New year, new highs for the Dow Jones industrial average, which soared to 25,000 as GE rebounds Thursday.

 

A new year, a new high.

Just four days into 2018, the Dow Jones industrial average passed the 25,000 milestone on Thursday amid strong economic reports and growing optimism about the new tax law.

Buoyed by strong December private sector job gains and bullish business data from outside of the U.S., the 30-company index, a proxy for the overall stock market, closed at 25,075, up 153 points for the day. It came just 35 days after the index first reached 24,000.

The Dow’s near nine-year bull continued shortly after President Donald Trump’s 2016 election. Investor optimism about the Republican administration’s promised tax cuts and deregulatory stance helped the Dow rise from just below 19,000. More recently, strong corporate earnings and a wider global economic recovery helped to send the index even higher.

The post-election rally started with financial stocks such as Goldman Sachs. Since then, the make up of the strongest performers has shifted to more industrial manufacturers.
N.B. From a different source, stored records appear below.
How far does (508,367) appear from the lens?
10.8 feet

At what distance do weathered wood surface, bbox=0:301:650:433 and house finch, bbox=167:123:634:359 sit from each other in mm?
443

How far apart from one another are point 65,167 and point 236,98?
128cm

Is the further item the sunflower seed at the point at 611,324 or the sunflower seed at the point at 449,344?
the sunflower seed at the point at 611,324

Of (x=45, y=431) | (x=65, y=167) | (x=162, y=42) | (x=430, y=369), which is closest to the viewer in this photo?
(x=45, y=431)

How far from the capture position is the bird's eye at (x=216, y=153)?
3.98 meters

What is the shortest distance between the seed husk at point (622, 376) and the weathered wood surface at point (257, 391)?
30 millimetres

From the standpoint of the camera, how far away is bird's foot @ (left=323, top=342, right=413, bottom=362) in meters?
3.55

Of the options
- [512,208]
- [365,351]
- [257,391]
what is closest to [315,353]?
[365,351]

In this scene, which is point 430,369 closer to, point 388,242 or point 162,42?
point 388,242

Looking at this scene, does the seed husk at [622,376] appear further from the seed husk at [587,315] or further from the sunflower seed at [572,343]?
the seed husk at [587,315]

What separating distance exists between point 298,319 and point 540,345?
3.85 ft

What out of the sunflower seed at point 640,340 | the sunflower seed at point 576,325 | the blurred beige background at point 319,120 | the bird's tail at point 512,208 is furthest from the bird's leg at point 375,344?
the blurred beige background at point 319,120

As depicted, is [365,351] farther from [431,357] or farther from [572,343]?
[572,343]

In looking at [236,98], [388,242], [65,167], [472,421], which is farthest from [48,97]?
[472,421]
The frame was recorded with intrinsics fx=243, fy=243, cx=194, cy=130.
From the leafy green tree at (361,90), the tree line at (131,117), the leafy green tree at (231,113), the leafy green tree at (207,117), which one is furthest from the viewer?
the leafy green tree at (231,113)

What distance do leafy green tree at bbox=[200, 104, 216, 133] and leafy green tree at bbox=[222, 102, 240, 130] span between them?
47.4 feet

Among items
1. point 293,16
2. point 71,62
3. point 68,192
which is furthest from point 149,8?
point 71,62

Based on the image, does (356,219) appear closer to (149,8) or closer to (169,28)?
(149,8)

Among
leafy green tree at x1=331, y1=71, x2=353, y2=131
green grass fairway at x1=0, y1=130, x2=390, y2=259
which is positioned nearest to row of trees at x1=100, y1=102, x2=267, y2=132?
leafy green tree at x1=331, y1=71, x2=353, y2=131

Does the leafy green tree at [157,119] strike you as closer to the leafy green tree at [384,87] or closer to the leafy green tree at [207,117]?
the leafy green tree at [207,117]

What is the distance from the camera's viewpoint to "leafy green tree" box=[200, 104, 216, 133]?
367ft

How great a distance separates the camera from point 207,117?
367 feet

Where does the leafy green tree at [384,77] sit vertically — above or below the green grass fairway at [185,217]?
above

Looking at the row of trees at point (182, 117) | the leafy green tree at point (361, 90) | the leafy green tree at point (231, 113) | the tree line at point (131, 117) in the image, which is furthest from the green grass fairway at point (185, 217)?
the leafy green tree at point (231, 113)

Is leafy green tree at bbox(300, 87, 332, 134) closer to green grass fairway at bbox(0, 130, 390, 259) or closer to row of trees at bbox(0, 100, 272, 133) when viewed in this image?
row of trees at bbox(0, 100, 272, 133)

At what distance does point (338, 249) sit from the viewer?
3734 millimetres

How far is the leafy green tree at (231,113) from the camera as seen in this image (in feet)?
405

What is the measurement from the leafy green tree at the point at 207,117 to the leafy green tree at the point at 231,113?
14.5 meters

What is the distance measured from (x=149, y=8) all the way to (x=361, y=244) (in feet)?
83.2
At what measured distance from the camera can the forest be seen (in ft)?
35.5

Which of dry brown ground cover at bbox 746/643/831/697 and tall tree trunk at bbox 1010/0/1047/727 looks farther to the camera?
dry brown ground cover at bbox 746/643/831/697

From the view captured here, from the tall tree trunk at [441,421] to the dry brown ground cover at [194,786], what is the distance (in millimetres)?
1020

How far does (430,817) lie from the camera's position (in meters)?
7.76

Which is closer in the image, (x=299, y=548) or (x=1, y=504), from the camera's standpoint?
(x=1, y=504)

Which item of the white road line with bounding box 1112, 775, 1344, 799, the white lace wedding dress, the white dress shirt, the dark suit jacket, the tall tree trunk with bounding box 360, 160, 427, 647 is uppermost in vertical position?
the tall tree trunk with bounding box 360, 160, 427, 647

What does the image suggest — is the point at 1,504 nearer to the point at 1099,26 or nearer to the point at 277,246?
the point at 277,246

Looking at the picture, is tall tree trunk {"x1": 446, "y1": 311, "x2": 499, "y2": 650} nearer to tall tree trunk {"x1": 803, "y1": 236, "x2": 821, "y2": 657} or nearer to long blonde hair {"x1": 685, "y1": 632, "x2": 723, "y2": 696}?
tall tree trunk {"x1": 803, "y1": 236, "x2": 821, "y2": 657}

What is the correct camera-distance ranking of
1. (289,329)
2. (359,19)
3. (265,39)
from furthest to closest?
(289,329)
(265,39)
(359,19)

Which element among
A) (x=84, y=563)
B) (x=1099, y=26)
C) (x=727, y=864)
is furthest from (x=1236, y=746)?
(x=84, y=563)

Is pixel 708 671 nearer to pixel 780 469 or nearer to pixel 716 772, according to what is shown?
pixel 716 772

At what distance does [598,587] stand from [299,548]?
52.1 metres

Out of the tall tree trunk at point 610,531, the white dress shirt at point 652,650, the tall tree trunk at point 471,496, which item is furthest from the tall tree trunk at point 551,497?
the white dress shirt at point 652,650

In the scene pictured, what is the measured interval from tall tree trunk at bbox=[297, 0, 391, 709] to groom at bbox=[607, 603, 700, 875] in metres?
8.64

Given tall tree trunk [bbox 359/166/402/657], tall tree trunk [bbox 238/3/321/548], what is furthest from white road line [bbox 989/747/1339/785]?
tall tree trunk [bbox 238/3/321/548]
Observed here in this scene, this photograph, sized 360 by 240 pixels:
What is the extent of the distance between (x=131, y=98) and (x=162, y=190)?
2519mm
Now the biggest Dow winner is airplane maker Boeing, which has gained roughly 77% since the index hit 20,000 less than a year ago because of strong demand by commercial airlines. Boeing has also made a big contribution to the Dow’s gains since the index first breached 20,000, according to S&P Global’s Howard Silverblatt, accounting for 17.7%, or 890 points, of the overall 5,000 point gain rise since then.

IBM, on the other hand, has been the biggest drag on the index, erasing 114 points from the Dow during that same nearly 12-month period, according to Silverblatt.

And while Boeing is still the strongest stock on the Dow since Trump’s election, the weakest link is a one-time symbol of U.S. business strength— General Electric. The conglomerate has struggled to shed assets in recent years, after a series of what now appears to be ill-fated acquisitions. As a result, the company’s shares have lost roughly 37% since Trump’s election compared to the Dow’s 40% gain during that same period.

Still, there are reasons to also be wary of the Dow’s gains. Inevitably, with each new high the Dow notches, at least one asset manager or financial guru points to the arbitrary calculation of the index. It’s price-weighted—so broadly speaking, companies in the Dow index with a higher share price have a larger influence on the Dow. Yet share price has no relation to a company’s overall market valuation.

Goldman Sachs shares, for example, are around $257, putting the company’s overall valuation at $96.9 billion. Apple shares, on the other hand, are near $173 and therefore counts for less on the Dow—even though it’s the world’s largest publicly traded company, with a valuation of $888 billion.

But the Dow’s performance does mirror to some extent that of the S&P 500, an index that tracks far more companies.

The S&P 500 also closed at an all-time high Thursday, up nearly 11 points at 2,724. Wall Street has predicted that the index will close somewhere in the lower 2,800s by the end of 2018.